The execution result of your Jupyter Notebook cell should be similar to the following, with the model being registered as version 3 in the Model Registry:

Registered model 'sk-learn-random-forest-reg-model' already exists. Creating a new version of this model...
2024/09/12 15:23:36 INFO mlflow.store.model_registry.abstract_store: Waiting up to 300 seconds for model version to finish creation. Model name: sk-learn-random-forest-reg-model, version 3
Created version '3' of model 'sk-learn-random-forest-reg-model'.

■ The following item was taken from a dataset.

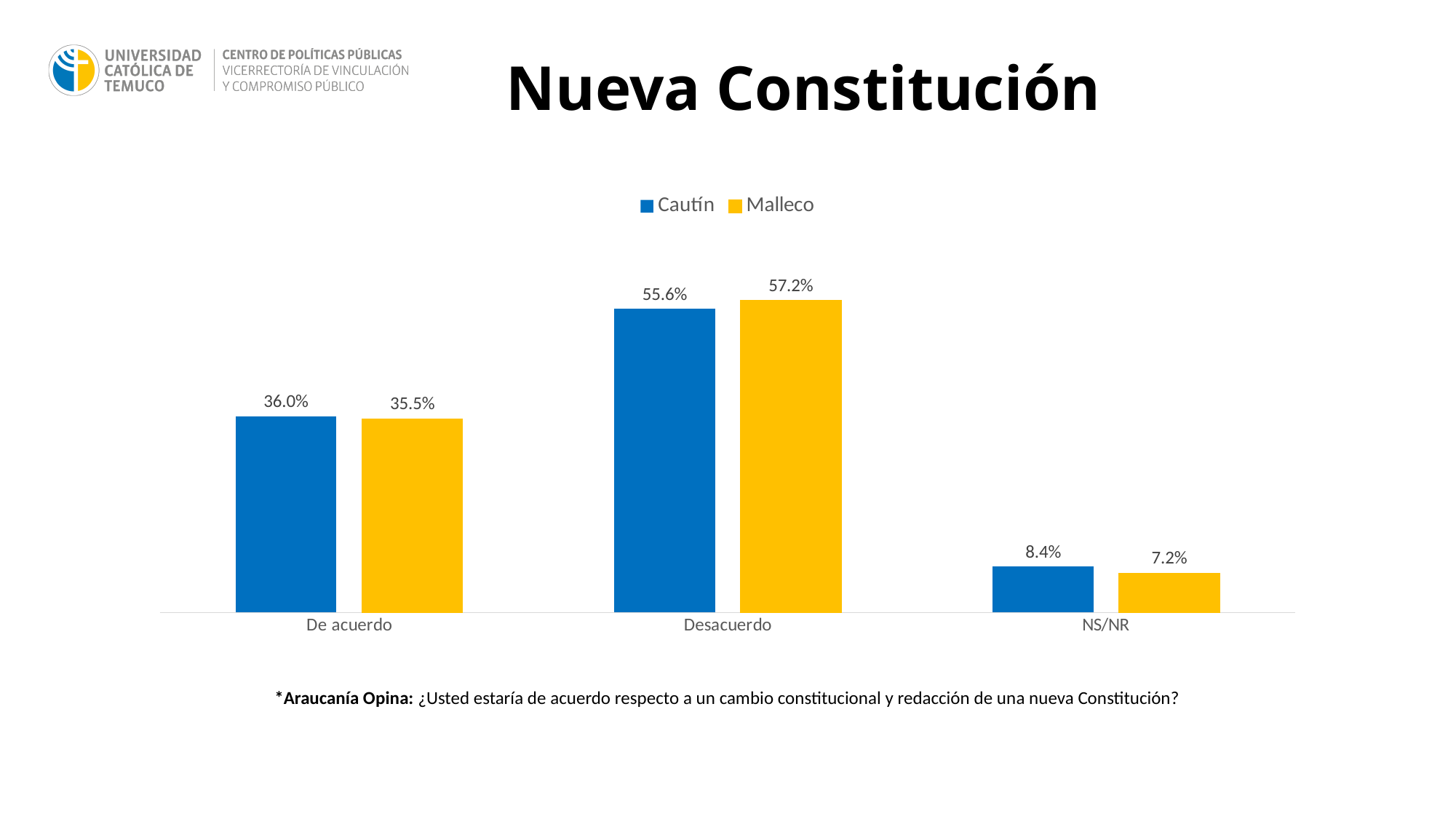
What is the value for Cautín in the NS/NR category? 8.4% Which category has the lowest value for Malleco? NS/NR Which is larger in the Desacuerdo category, Cautín or Malleco? Malleco What is the difference between the Cautín and Malleco values in the NS/NR category? 1.2% Which category has the highest value for Cautín? Desacuerdo What is the difference between the Malleco and Cautín values in the Desacuerdo category? 1.6% What is the value for Cautín in the De acuerdo category? 36.0% How many categories are shown on the x axis? 3 How many series does the legend list? 2 What kind of chart is shown on the slide? Bar chart What is the value for Malleco in the Desacuerdo category? 57.2% What is the value for Malleco in the De acuerdo category? 35.5%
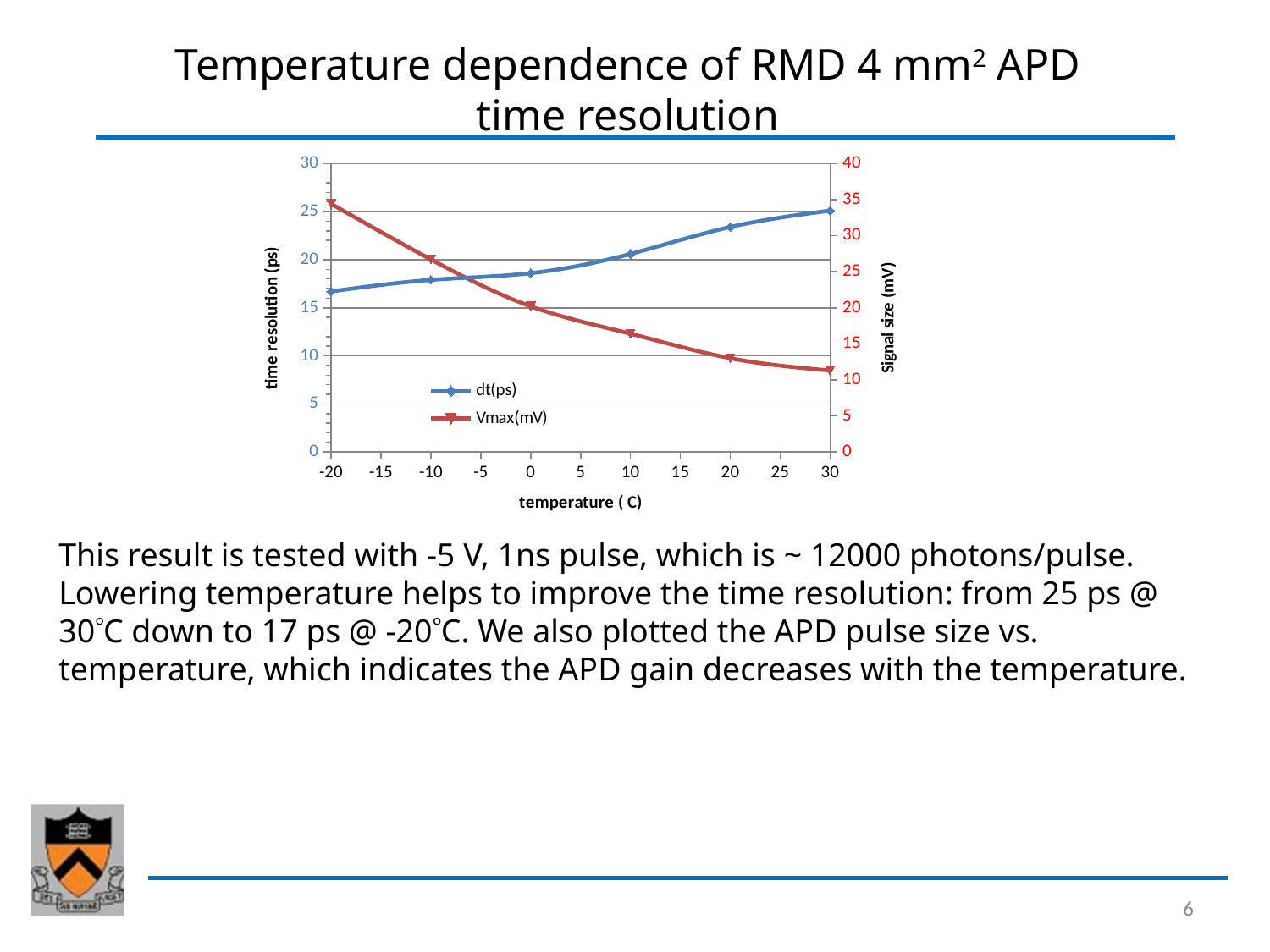
Does the Vmax(mV) series rise or fall as temperature increases along the x axis? fall What kind of chart is shown on the slide? line chart Is the Vmax(mV) value at -20 greater or less than 30? greater What is the title of the right-hand vertical axis? Signal size (mV) At which temperature is the Vmax(mV) value highest? -20 Does the dt(ps) series rise or fall as temperature increases along the x axis? rise How many series does the legend list? 2 At which temperature is the dt(ps) value highest? 30 How many temperature points are plotted for the dt(ps) series? 6 Is the Vmax(mV) value at 30 greater or less than 15? less Is the dt(ps) value at -20 greater or less than 20? less At which temperature is the Vmax(mV) value lowest? 30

In the Model Registry, after saving your desired models, versions, and tags, it is possible to trace back to the specific dataset, model, and code that were used to train the model, as well as the specific code that was used to process the data, load the tokenizer and model, encode, generate, and decode the text, save the model, finetune the model, evaluate the model using NLTK perplexity scores or other suitable metrics, and log the hyperparameters, snapshot_id's and your chosen metrics to MLflow by choosing the corerct experiment under `mlrun folder from the JupyterHub current active tabs dropdown menu:

aicp jhub mlrun experiments

Similarly, for our phi-2_finetuned_model whose quantized weights were calculated via GPU or vGPU using the torch library, we can inspect the following intermediate artifacts, which would enable the performance optimization, scalability (throughput/SLA gaurantee) and cost reduction of the entire workflow:

aicp jhub mlrun torch artifacts

For a single experiment run using Scikit-learn and MLflow, the following figure displays the artifacts generated, conda environment, MLmodel file, and MLmodel directory:

aicp jhub mlrun mlflow sklearn MLmodel

Customers may specify tags, e.g., "default", "stage", "process", "bottleneck" to organize different charateristics of their AI workflow runs, note their latest results, or set contributors to track the data science team developer progress. If For the default tag " ", your saved mlflow.log-model.history, mlflow.runName, mlflow.source.type, mlflow.source.name, and mlflow.user under JupyterHub currently active file navigator tab:

aicp jhub mlrun mlflow tags

Finally, users have their own specified Jupyter Workspace, which is versioned and stored in a persistent volume claim (PVC) in the Kubernetes cluster. The following figure displays the Jupyter Workspace, which contains the netapp_dataops.k8s Python package, and the results of a succesfully created VolumeSnapshot:

aicp jhub dotk nb cvs usrWsVol

Our industry-proven Snapshot® and other technologies were used to ensure enterprise-level data protection, movement, and efficient compression. For other AI use cases, refer to the NetApp AIPod documentation.